To do: Rewrite the rows from the first line through the line containing "51L142 58H153L156 50V36L150", with "nucleus" changed to "nuclear region" and nothing else altered. Leave the pictures out of your answer.

** START OF Given data **

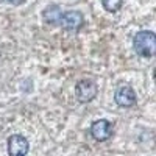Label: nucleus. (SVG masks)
I'll return each instance as SVG.
<instances>
[{
    "mask_svg": "<svg viewBox=\"0 0 156 156\" xmlns=\"http://www.w3.org/2000/svg\"><path fill=\"white\" fill-rule=\"evenodd\" d=\"M134 51L142 58H153L156 50V36L150 30H142L134 36Z\"/></svg>",
    "mask_w": 156,
    "mask_h": 156,
    "instance_id": "1",
    "label": "nucleus"
},
{
    "mask_svg": "<svg viewBox=\"0 0 156 156\" xmlns=\"http://www.w3.org/2000/svg\"><path fill=\"white\" fill-rule=\"evenodd\" d=\"M122 2H123V0H101V5H103V8H105L106 11L115 12V11L120 9Z\"/></svg>",
    "mask_w": 156,
    "mask_h": 156,
    "instance_id": "8",
    "label": "nucleus"
},
{
    "mask_svg": "<svg viewBox=\"0 0 156 156\" xmlns=\"http://www.w3.org/2000/svg\"><path fill=\"white\" fill-rule=\"evenodd\" d=\"M111 134H112V126L105 119L95 120L92 125H90V136H92L95 140H98V142H103V140L109 139Z\"/></svg>",
    "mask_w": 156,
    "mask_h": 156,
    "instance_id": "6",
    "label": "nucleus"
},
{
    "mask_svg": "<svg viewBox=\"0 0 156 156\" xmlns=\"http://www.w3.org/2000/svg\"><path fill=\"white\" fill-rule=\"evenodd\" d=\"M61 16H62V9H61L59 5H50L42 11L44 20L47 23H50V25H59Z\"/></svg>",
    "mask_w": 156,
    "mask_h": 156,
    "instance_id": "7",
    "label": "nucleus"
},
{
    "mask_svg": "<svg viewBox=\"0 0 156 156\" xmlns=\"http://www.w3.org/2000/svg\"><path fill=\"white\" fill-rule=\"evenodd\" d=\"M3 3H9V5H22L25 0H2Z\"/></svg>",
    "mask_w": 156,
    "mask_h": 156,
    "instance_id": "9",
    "label": "nucleus"
},
{
    "mask_svg": "<svg viewBox=\"0 0 156 156\" xmlns=\"http://www.w3.org/2000/svg\"><path fill=\"white\" fill-rule=\"evenodd\" d=\"M75 95L81 103H89L97 95V86L90 80H81L75 86Z\"/></svg>",
    "mask_w": 156,
    "mask_h": 156,
    "instance_id": "3",
    "label": "nucleus"
},
{
    "mask_svg": "<svg viewBox=\"0 0 156 156\" xmlns=\"http://www.w3.org/2000/svg\"><path fill=\"white\" fill-rule=\"evenodd\" d=\"M83 25V14L80 11H62V16L59 20V27H62L67 31H78Z\"/></svg>",
    "mask_w": 156,
    "mask_h": 156,
    "instance_id": "2",
    "label": "nucleus"
},
{
    "mask_svg": "<svg viewBox=\"0 0 156 156\" xmlns=\"http://www.w3.org/2000/svg\"><path fill=\"white\" fill-rule=\"evenodd\" d=\"M114 101L122 108H131L136 105V92L129 86H120L114 94Z\"/></svg>",
    "mask_w": 156,
    "mask_h": 156,
    "instance_id": "4",
    "label": "nucleus"
},
{
    "mask_svg": "<svg viewBox=\"0 0 156 156\" xmlns=\"http://www.w3.org/2000/svg\"><path fill=\"white\" fill-rule=\"evenodd\" d=\"M30 150L28 140L20 134H12L8 137V153L11 156H23Z\"/></svg>",
    "mask_w": 156,
    "mask_h": 156,
    "instance_id": "5",
    "label": "nucleus"
}]
</instances>
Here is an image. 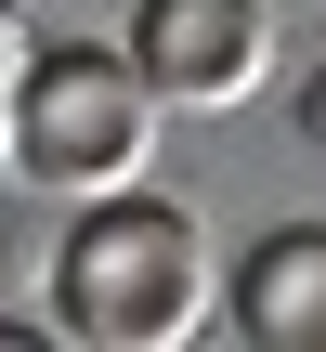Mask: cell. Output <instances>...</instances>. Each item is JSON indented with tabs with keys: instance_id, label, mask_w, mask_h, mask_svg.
<instances>
[{
	"instance_id": "cell-1",
	"label": "cell",
	"mask_w": 326,
	"mask_h": 352,
	"mask_svg": "<svg viewBox=\"0 0 326 352\" xmlns=\"http://www.w3.org/2000/svg\"><path fill=\"white\" fill-rule=\"evenodd\" d=\"M52 327L91 352H170L209 327V235L196 209H170L157 183L78 196L65 248H52Z\"/></svg>"
},
{
	"instance_id": "cell-2",
	"label": "cell",
	"mask_w": 326,
	"mask_h": 352,
	"mask_svg": "<svg viewBox=\"0 0 326 352\" xmlns=\"http://www.w3.org/2000/svg\"><path fill=\"white\" fill-rule=\"evenodd\" d=\"M157 91H144V65H131V39H39L26 52V78H13V170L39 183V196H118V183H144L157 170Z\"/></svg>"
},
{
	"instance_id": "cell-3",
	"label": "cell",
	"mask_w": 326,
	"mask_h": 352,
	"mask_svg": "<svg viewBox=\"0 0 326 352\" xmlns=\"http://www.w3.org/2000/svg\"><path fill=\"white\" fill-rule=\"evenodd\" d=\"M131 65H144L157 104L222 118V104H248L274 78V13L261 0H144L131 13Z\"/></svg>"
},
{
	"instance_id": "cell-4",
	"label": "cell",
	"mask_w": 326,
	"mask_h": 352,
	"mask_svg": "<svg viewBox=\"0 0 326 352\" xmlns=\"http://www.w3.org/2000/svg\"><path fill=\"white\" fill-rule=\"evenodd\" d=\"M222 314H235L248 352H326V222H274V235L235 261Z\"/></svg>"
},
{
	"instance_id": "cell-5",
	"label": "cell",
	"mask_w": 326,
	"mask_h": 352,
	"mask_svg": "<svg viewBox=\"0 0 326 352\" xmlns=\"http://www.w3.org/2000/svg\"><path fill=\"white\" fill-rule=\"evenodd\" d=\"M26 52H39V26L0 0V157H13V78H26Z\"/></svg>"
},
{
	"instance_id": "cell-6",
	"label": "cell",
	"mask_w": 326,
	"mask_h": 352,
	"mask_svg": "<svg viewBox=\"0 0 326 352\" xmlns=\"http://www.w3.org/2000/svg\"><path fill=\"white\" fill-rule=\"evenodd\" d=\"M301 144H314V157H326V65H314V78H301Z\"/></svg>"
}]
</instances>
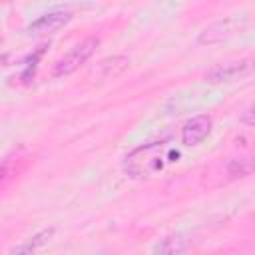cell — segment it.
Segmentation results:
<instances>
[{"mask_svg": "<svg viewBox=\"0 0 255 255\" xmlns=\"http://www.w3.org/2000/svg\"><path fill=\"white\" fill-rule=\"evenodd\" d=\"M179 243H181V239H177V237H167V239H163L161 243L155 245V251H157V253H173V251H181L183 245H179Z\"/></svg>", "mask_w": 255, "mask_h": 255, "instance_id": "obj_10", "label": "cell"}, {"mask_svg": "<svg viewBox=\"0 0 255 255\" xmlns=\"http://www.w3.org/2000/svg\"><path fill=\"white\" fill-rule=\"evenodd\" d=\"M129 60L126 56H112V58H106L102 62L96 64V68L90 72V78L96 82H102V80H110V78H116L120 76L126 68H128Z\"/></svg>", "mask_w": 255, "mask_h": 255, "instance_id": "obj_6", "label": "cell"}, {"mask_svg": "<svg viewBox=\"0 0 255 255\" xmlns=\"http://www.w3.org/2000/svg\"><path fill=\"white\" fill-rule=\"evenodd\" d=\"M70 20H72V14H70V12L54 10V12H48V14H42L40 18H36V20L28 26V34H32V36L54 34V32H58L60 28H64Z\"/></svg>", "mask_w": 255, "mask_h": 255, "instance_id": "obj_4", "label": "cell"}, {"mask_svg": "<svg viewBox=\"0 0 255 255\" xmlns=\"http://www.w3.org/2000/svg\"><path fill=\"white\" fill-rule=\"evenodd\" d=\"M98 44H100L98 38H86V40H82L80 44H76L68 54H64V56L56 62V66H54V76H68V74L76 72L82 64H86V62L92 58V54L96 52Z\"/></svg>", "mask_w": 255, "mask_h": 255, "instance_id": "obj_1", "label": "cell"}, {"mask_svg": "<svg viewBox=\"0 0 255 255\" xmlns=\"http://www.w3.org/2000/svg\"><path fill=\"white\" fill-rule=\"evenodd\" d=\"M247 22V18L243 16V18H237V16H231V18H225V20H219V22H215V24H211V26H207L201 34H199V38H197V42L199 44H217V42H221V40H225V38H229L237 28H241L243 24Z\"/></svg>", "mask_w": 255, "mask_h": 255, "instance_id": "obj_3", "label": "cell"}, {"mask_svg": "<svg viewBox=\"0 0 255 255\" xmlns=\"http://www.w3.org/2000/svg\"><path fill=\"white\" fill-rule=\"evenodd\" d=\"M52 235H54V229H52V227H50V229H42L40 233H36V235L28 241V245L14 247V249H12V253H32V251H36L38 247L46 245V243L52 239Z\"/></svg>", "mask_w": 255, "mask_h": 255, "instance_id": "obj_8", "label": "cell"}, {"mask_svg": "<svg viewBox=\"0 0 255 255\" xmlns=\"http://www.w3.org/2000/svg\"><path fill=\"white\" fill-rule=\"evenodd\" d=\"M211 131V118L209 116H195L189 122H185L181 129V141L185 145H197L201 143Z\"/></svg>", "mask_w": 255, "mask_h": 255, "instance_id": "obj_5", "label": "cell"}, {"mask_svg": "<svg viewBox=\"0 0 255 255\" xmlns=\"http://www.w3.org/2000/svg\"><path fill=\"white\" fill-rule=\"evenodd\" d=\"M227 171L231 177H245L253 171V161L249 157H239V159H231L227 165Z\"/></svg>", "mask_w": 255, "mask_h": 255, "instance_id": "obj_9", "label": "cell"}, {"mask_svg": "<svg viewBox=\"0 0 255 255\" xmlns=\"http://www.w3.org/2000/svg\"><path fill=\"white\" fill-rule=\"evenodd\" d=\"M251 114H253V110L249 108V110L245 112V116H243V122H245V124H249V126L253 124V116H251Z\"/></svg>", "mask_w": 255, "mask_h": 255, "instance_id": "obj_11", "label": "cell"}, {"mask_svg": "<svg viewBox=\"0 0 255 255\" xmlns=\"http://www.w3.org/2000/svg\"><path fill=\"white\" fill-rule=\"evenodd\" d=\"M20 163L22 159L18 155H12V157H6L2 163H0V189H4L8 183H12V179L18 175L20 171Z\"/></svg>", "mask_w": 255, "mask_h": 255, "instance_id": "obj_7", "label": "cell"}, {"mask_svg": "<svg viewBox=\"0 0 255 255\" xmlns=\"http://www.w3.org/2000/svg\"><path fill=\"white\" fill-rule=\"evenodd\" d=\"M253 72V60H237V62H227V64H217L207 70L205 80L209 84H223V82H237L247 78Z\"/></svg>", "mask_w": 255, "mask_h": 255, "instance_id": "obj_2", "label": "cell"}]
</instances>
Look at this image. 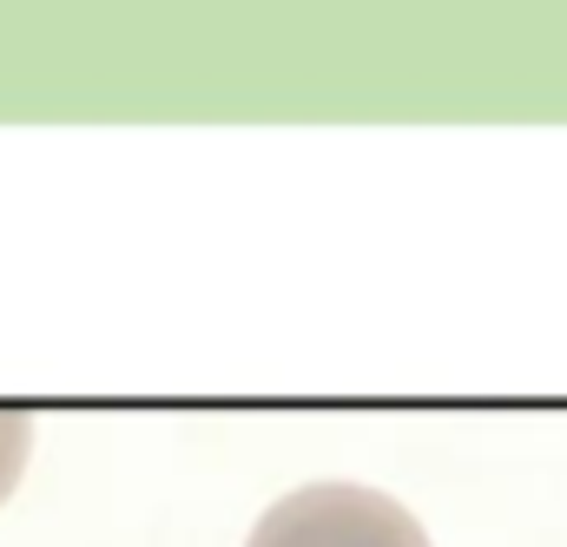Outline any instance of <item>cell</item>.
Segmentation results:
<instances>
[{
  "instance_id": "obj_2",
  "label": "cell",
  "mask_w": 567,
  "mask_h": 547,
  "mask_svg": "<svg viewBox=\"0 0 567 547\" xmlns=\"http://www.w3.org/2000/svg\"><path fill=\"white\" fill-rule=\"evenodd\" d=\"M27 448H33V422L0 410V502L13 495V482H20V468H27Z\"/></svg>"
},
{
  "instance_id": "obj_1",
  "label": "cell",
  "mask_w": 567,
  "mask_h": 547,
  "mask_svg": "<svg viewBox=\"0 0 567 547\" xmlns=\"http://www.w3.org/2000/svg\"><path fill=\"white\" fill-rule=\"evenodd\" d=\"M245 547H429V535L383 488L310 482V488H290L284 502H271Z\"/></svg>"
}]
</instances>
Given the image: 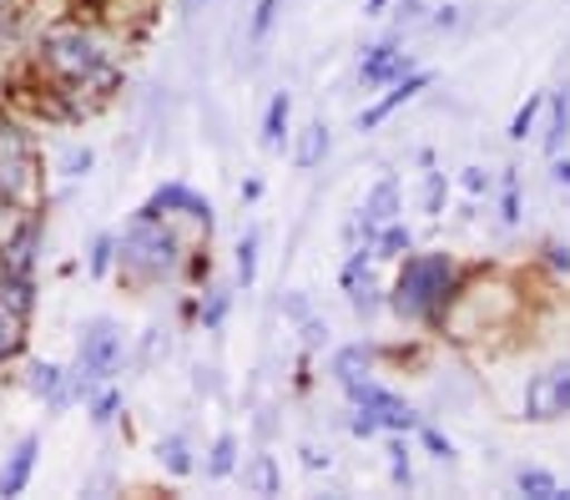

** END OF Given data **

Exercise result:
Label: nuclear region. (SVG masks)
I'll return each instance as SVG.
<instances>
[{
    "mask_svg": "<svg viewBox=\"0 0 156 156\" xmlns=\"http://www.w3.org/2000/svg\"><path fill=\"white\" fill-rule=\"evenodd\" d=\"M134 51L142 58H153L156 50V36L150 30H142L134 36Z\"/></svg>",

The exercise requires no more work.